The solution: Policy makers are considering a variety of options, such as demanding a higher return on investment for taxpayer-funded research that is ultimately commercialized, or allowing the government to infringe on, or even break, the patents of drugmakers that charge unreasonably high prices.

Other approaches that could help:

  • Increase generic competition Pending bills would beef up FDA budgets for reviewing generic applications to accelerate approvals, as well as implement other measures to increase the availability of generic drugs. “The timely introduction of generics is really the most effective way we have right now to consistently reduce drug prices,” says Sarpatwari, of Brigham and Women's Hospital. “It's only when you have a decent amount of competition that prices fall."

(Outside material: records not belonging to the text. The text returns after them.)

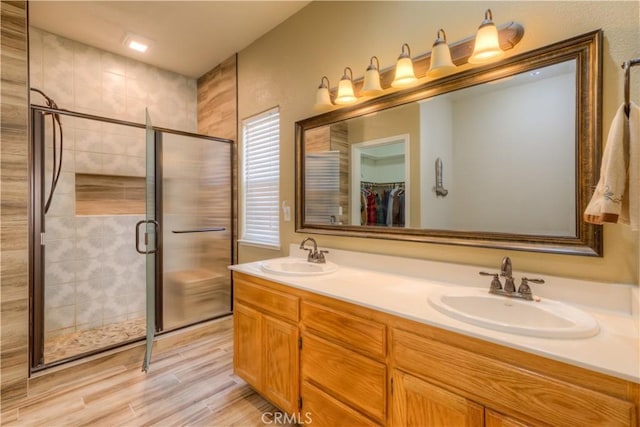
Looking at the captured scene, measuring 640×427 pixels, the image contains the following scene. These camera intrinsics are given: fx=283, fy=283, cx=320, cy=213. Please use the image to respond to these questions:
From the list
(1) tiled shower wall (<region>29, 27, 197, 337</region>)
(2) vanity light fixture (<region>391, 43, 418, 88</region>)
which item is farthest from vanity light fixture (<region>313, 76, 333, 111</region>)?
(1) tiled shower wall (<region>29, 27, 197, 337</region>)

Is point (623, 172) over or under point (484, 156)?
under

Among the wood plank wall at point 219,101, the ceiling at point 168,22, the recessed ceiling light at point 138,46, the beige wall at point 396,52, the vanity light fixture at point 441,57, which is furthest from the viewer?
the wood plank wall at point 219,101

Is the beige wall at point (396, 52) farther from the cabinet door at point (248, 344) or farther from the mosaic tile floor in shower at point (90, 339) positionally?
the mosaic tile floor in shower at point (90, 339)

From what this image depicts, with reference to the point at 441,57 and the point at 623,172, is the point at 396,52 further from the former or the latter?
the point at 623,172

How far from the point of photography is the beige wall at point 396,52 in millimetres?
1137

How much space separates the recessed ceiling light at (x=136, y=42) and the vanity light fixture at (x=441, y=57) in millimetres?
2796

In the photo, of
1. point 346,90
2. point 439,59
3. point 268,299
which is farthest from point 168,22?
point 268,299

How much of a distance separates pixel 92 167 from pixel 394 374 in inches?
133

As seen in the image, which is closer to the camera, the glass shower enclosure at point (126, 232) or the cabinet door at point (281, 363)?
the cabinet door at point (281, 363)

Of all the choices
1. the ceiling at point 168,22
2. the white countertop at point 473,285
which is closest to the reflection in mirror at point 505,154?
the white countertop at point 473,285

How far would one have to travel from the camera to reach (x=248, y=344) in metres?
1.92

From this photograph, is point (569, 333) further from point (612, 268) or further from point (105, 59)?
point (105, 59)

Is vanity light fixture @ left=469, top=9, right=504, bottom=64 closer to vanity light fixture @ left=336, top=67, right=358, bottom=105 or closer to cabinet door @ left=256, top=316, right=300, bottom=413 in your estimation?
vanity light fixture @ left=336, top=67, right=358, bottom=105

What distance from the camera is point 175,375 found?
2.20m
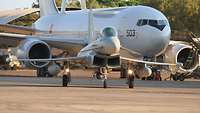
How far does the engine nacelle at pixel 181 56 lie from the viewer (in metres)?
35.9

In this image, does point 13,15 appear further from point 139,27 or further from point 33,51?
point 139,27

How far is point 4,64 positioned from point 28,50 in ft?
85.6

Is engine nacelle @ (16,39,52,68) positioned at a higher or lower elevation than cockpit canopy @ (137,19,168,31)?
lower

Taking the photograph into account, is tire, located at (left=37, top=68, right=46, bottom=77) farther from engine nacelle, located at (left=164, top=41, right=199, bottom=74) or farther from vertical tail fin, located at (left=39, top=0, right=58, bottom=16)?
vertical tail fin, located at (left=39, top=0, right=58, bottom=16)

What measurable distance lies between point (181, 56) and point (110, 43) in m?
12.0

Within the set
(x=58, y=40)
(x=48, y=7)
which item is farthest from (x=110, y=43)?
(x=48, y=7)

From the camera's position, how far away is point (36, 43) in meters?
36.2

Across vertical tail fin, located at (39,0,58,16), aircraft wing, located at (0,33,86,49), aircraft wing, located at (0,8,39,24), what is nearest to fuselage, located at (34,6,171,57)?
aircraft wing, located at (0,33,86,49)

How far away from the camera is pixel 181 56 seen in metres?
36.8

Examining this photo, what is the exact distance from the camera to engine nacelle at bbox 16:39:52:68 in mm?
35219

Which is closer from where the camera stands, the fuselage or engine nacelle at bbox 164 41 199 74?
the fuselage

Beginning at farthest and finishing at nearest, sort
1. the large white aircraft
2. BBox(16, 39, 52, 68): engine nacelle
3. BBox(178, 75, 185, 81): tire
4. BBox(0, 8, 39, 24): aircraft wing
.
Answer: BBox(0, 8, 39, 24): aircraft wing, BBox(178, 75, 185, 81): tire, BBox(16, 39, 52, 68): engine nacelle, the large white aircraft

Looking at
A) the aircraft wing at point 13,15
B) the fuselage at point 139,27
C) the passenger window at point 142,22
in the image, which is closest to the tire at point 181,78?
the fuselage at point 139,27

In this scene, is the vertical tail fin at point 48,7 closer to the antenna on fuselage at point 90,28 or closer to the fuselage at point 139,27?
the fuselage at point 139,27
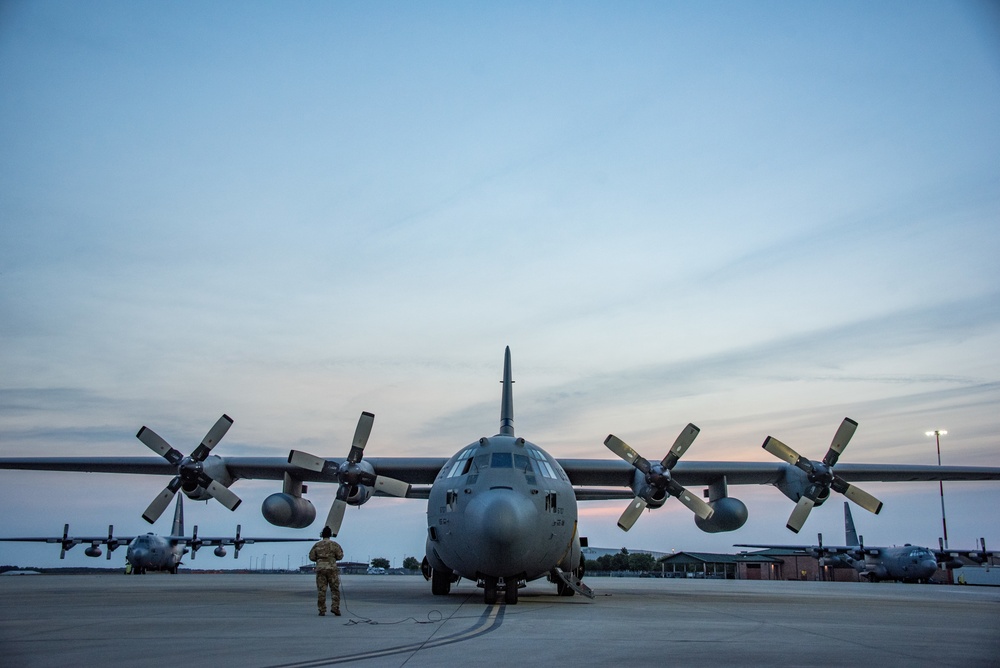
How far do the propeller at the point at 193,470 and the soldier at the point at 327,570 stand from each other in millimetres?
9751

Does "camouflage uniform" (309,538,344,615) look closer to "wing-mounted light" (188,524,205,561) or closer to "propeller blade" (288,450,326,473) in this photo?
"propeller blade" (288,450,326,473)

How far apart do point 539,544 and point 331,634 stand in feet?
25.1

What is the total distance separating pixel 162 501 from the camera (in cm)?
2409

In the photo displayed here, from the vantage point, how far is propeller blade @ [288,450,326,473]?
2181cm

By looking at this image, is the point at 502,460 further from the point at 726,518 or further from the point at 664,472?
the point at 726,518

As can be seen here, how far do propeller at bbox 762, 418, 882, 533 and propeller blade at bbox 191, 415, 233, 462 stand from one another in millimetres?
17732

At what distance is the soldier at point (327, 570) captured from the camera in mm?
14062

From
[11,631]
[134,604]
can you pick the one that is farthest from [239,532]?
[11,631]

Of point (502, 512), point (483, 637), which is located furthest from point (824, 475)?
point (483, 637)

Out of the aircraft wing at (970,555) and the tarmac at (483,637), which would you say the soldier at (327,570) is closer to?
the tarmac at (483,637)

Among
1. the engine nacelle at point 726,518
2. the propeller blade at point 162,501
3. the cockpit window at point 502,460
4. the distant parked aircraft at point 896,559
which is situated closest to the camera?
the cockpit window at point 502,460

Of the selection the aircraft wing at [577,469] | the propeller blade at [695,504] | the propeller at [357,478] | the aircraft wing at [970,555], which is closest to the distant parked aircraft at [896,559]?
the aircraft wing at [970,555]

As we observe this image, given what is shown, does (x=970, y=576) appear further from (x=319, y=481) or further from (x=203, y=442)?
(x=203, y=442)

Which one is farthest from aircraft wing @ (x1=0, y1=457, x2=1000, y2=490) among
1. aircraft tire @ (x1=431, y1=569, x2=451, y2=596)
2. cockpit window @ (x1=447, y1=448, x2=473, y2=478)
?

  • Limits on out-of-pocket costs One fix would be to cap out-of-pocket drug costs for Medicare Part D enrollees. Currently, even after reaching catastrophic levels of spending, these patients still have to keep paying for high-priced prescription drugs.

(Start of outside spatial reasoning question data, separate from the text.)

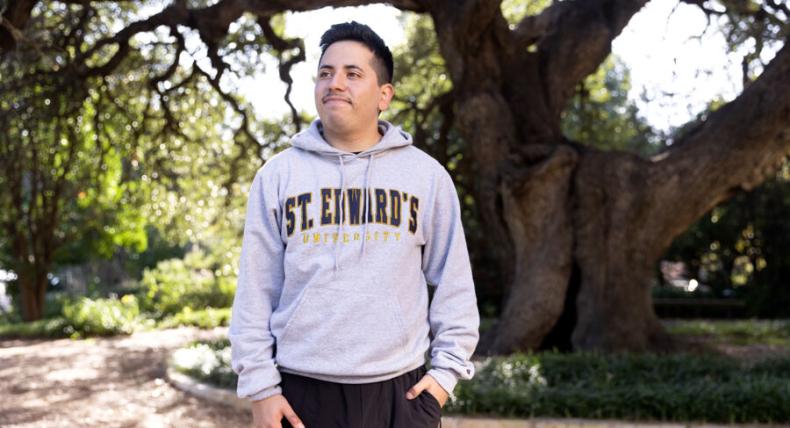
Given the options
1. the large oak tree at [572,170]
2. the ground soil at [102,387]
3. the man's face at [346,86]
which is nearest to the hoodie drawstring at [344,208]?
the man's face at [346,86]

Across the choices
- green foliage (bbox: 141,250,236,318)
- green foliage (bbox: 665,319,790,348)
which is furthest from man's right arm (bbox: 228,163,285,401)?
green foliage (bbox: 141,250,236,318)

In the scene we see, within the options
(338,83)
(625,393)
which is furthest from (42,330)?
(338,83)

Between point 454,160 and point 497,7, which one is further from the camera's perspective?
point 454,160

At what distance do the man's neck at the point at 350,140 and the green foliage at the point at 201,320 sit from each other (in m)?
14.6

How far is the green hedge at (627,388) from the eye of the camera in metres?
6.22

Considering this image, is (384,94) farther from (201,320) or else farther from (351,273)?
(201,320)

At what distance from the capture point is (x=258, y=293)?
2354 millimetres

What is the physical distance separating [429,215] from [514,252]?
292 inches

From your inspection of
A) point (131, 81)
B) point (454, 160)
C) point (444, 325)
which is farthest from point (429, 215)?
point (454, 160)

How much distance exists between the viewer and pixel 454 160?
14.6 metres

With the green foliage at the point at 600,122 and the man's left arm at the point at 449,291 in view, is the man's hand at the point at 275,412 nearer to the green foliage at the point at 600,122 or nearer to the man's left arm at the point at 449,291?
the man's left arm at the point at 449,291

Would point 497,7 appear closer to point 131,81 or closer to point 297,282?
point 131,81

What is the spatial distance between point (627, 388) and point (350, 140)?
4.81 m

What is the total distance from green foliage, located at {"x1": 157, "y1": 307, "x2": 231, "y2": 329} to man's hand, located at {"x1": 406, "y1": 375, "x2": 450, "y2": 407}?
14.7 meters
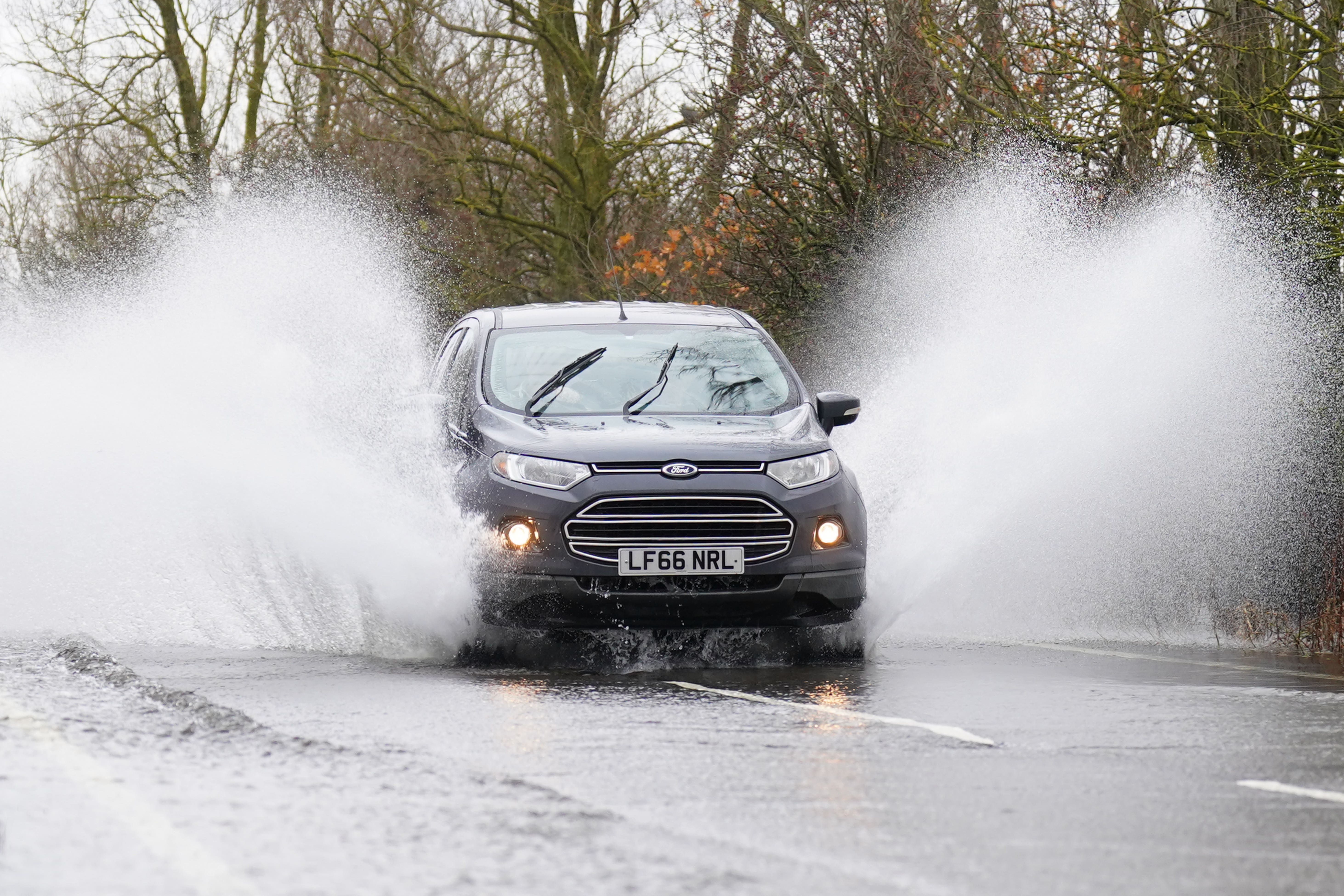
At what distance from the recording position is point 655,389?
34.1ft

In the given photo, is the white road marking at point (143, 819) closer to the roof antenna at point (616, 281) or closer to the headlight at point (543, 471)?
the headlight at point (543, 471)

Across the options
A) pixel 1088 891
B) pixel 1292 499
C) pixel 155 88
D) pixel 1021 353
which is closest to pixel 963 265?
pixel 1021 353

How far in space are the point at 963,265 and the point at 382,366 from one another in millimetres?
5513

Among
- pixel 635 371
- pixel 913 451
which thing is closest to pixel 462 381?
pixel 635 371

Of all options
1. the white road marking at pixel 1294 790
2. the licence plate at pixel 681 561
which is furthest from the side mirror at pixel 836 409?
the white road marking at pixel 1294 790

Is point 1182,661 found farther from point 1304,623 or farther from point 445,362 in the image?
point 445,362

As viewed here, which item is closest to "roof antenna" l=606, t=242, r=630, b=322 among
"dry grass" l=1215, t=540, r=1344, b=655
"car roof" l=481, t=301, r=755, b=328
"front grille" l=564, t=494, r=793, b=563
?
"car roof" l=481, t=301, r=755, b=328

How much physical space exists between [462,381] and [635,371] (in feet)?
3.10

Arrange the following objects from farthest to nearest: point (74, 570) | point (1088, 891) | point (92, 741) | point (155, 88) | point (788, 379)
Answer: point (155, 88) → point (74, 570) → point (788, 379) → point (92, 741) → point (1088, 891)

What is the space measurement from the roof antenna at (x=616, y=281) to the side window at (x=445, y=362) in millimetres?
932

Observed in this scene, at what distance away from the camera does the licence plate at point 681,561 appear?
29.8 feet

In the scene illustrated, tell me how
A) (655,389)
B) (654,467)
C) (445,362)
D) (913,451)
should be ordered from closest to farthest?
1. (654,467)
2. (655,389)
3. (445,362)
4. (913,451)

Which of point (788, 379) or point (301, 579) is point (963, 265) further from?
point (301, 579)

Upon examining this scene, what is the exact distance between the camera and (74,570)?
1258cm
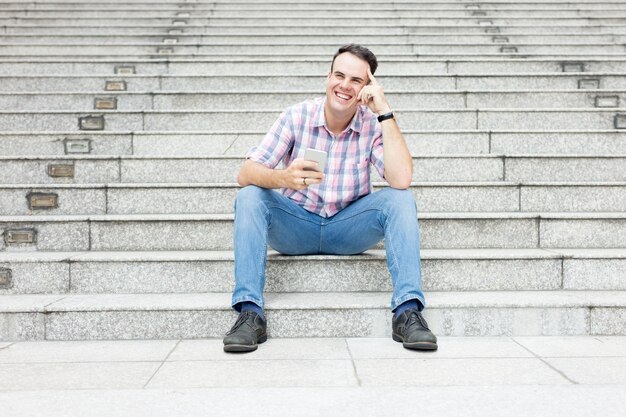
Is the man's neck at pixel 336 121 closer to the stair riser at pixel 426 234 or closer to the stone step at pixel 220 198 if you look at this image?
the stair riser at pixel 426 234

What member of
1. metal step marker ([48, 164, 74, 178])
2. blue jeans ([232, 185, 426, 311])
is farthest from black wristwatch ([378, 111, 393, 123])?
metal step marker ([48, 164, 74, 178])

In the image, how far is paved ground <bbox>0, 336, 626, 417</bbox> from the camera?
1923 millimetres

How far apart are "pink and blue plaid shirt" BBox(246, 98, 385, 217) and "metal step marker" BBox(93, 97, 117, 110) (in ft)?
8.01

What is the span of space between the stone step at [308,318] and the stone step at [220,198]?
3.26ft

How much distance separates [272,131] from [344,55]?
0.54 meters

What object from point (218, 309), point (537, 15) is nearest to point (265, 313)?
point (218, 309)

  • Value-based pricing Right now, a drug's price tag often bears no relationship to its clinical benefits. “When new products come on the market, we often don't know if they're any better, but we treat them like they are,” says AARP's Purvis. The Department of Health and Human Services (HHS), which oversees Medicare, has a stated goal, shared by AARP, of better aligning the price of a drug with the value that it provides to patients. There are challenges, however, in measuring a drug's fair price. How much is it worth to add just a few weeks to a patient's life? How do you distinguish a genuine advance from a mild improvement? “Everyone defines value in different ways,” says Gerard Anderson, a professor of health policy and management at the Johns Hopkins University Bloomberg School of Public Health in Baltimore. “Is it that you're cured? Or is it, ‘It's brought down sugar levels in diabetics'? No one agrees on how to measure it.”

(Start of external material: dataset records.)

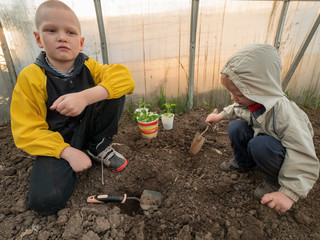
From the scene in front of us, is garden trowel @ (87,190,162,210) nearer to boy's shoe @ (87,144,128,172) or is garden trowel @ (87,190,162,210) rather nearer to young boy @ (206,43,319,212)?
boy's shoe @ (87,144,128,172)

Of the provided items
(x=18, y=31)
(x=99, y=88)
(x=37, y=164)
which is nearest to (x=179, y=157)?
(x=99, y=88)

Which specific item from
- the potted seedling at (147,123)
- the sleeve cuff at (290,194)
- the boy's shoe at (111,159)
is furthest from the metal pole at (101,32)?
the sleeve cuff at (290,194)

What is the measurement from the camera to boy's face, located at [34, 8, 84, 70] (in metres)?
1.16

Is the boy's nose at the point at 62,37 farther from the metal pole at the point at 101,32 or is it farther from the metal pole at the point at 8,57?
the metal pole at the point at 8,57

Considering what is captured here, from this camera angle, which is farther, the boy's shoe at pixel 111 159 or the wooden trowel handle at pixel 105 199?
the boy's shoe at pixel 111 159

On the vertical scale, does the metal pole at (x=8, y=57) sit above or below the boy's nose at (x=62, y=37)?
below

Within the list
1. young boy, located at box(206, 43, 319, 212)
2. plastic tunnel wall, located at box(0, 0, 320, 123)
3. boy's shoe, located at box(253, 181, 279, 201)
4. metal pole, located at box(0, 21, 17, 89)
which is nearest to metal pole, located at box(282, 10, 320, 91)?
plastic tunnel wall, located at box(0, 0, 320, 123)

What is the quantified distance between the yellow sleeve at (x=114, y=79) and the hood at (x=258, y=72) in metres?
0.71

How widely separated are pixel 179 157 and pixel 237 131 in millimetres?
564

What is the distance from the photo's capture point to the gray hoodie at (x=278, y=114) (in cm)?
98

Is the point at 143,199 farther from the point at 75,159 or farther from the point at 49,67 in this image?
the point at 49,67

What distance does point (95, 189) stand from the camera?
1398 millimetres

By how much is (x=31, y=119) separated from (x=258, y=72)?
140cm

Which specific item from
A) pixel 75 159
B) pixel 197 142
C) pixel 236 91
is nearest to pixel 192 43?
pixel 197 142
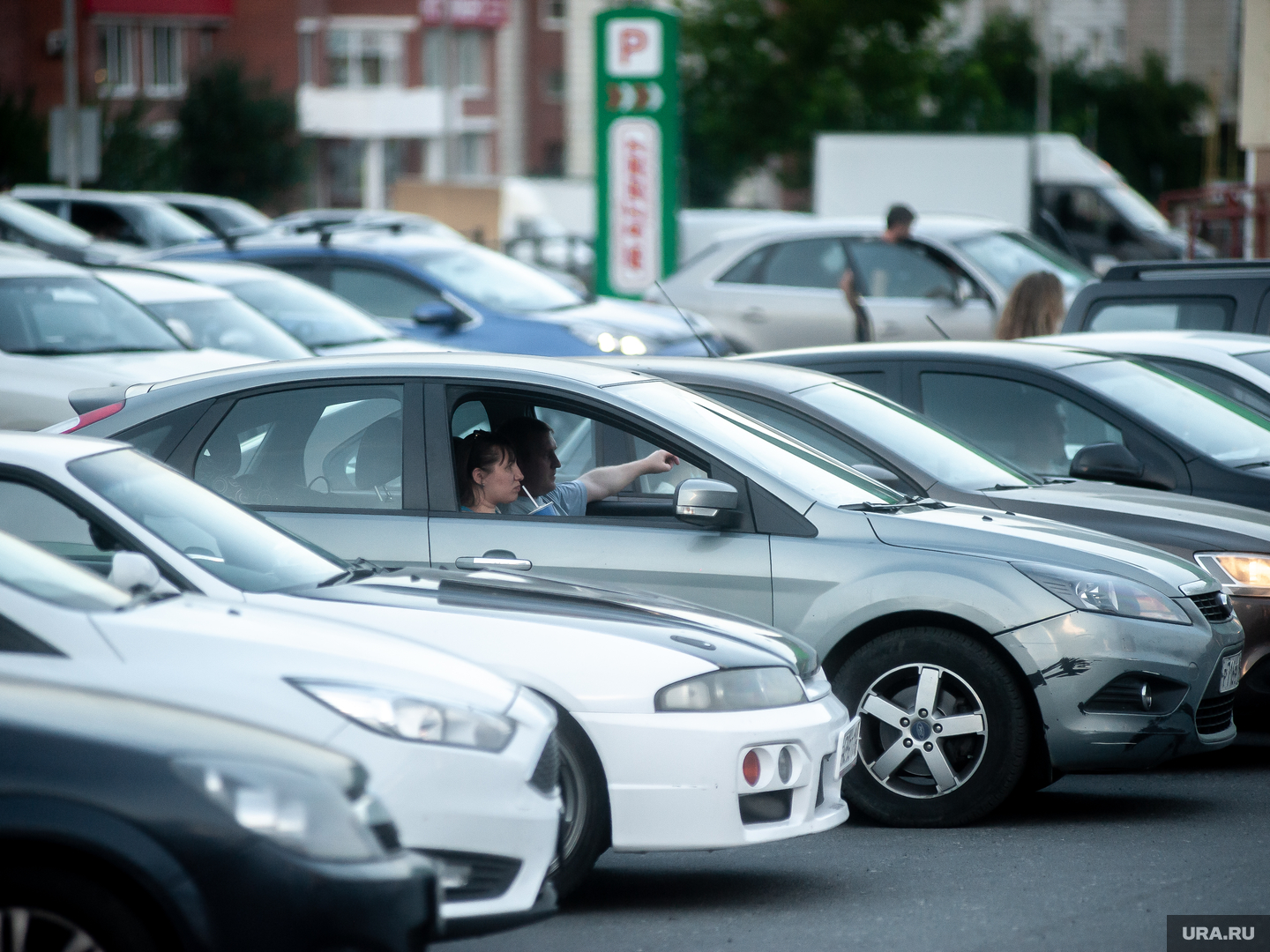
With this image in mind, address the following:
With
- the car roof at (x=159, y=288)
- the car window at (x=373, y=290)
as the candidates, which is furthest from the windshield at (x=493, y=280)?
the car roof at (x=159, y=288)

  • Consumer education As part of its drug-pricing blueprint, HHS is calling for increased price transparency so consumers can make more informed decisions. To this end, Medicare and Medicaid have updated their pricing dashboards, Congress passed an anti-gag clause allowing pharmacists to tell consumers about drugs that are more affordable than ones they've been prescribed, and drugmakers are being encouraged to include list prices in their direct-to-consumer advertising. Still, Purvis says that simply knowing the price isn't necessarily as helpful as other information, such as whether a drug works better than similar medications.

The bottom line on all of this is that “real people suffering from real diseases should not have to beg, borrow or steal to control their disease,” says Rena Conti, associate research director of biopharma and public policy for the Institute for Health System Innovation and Policy at Boston University. “Our system can be better."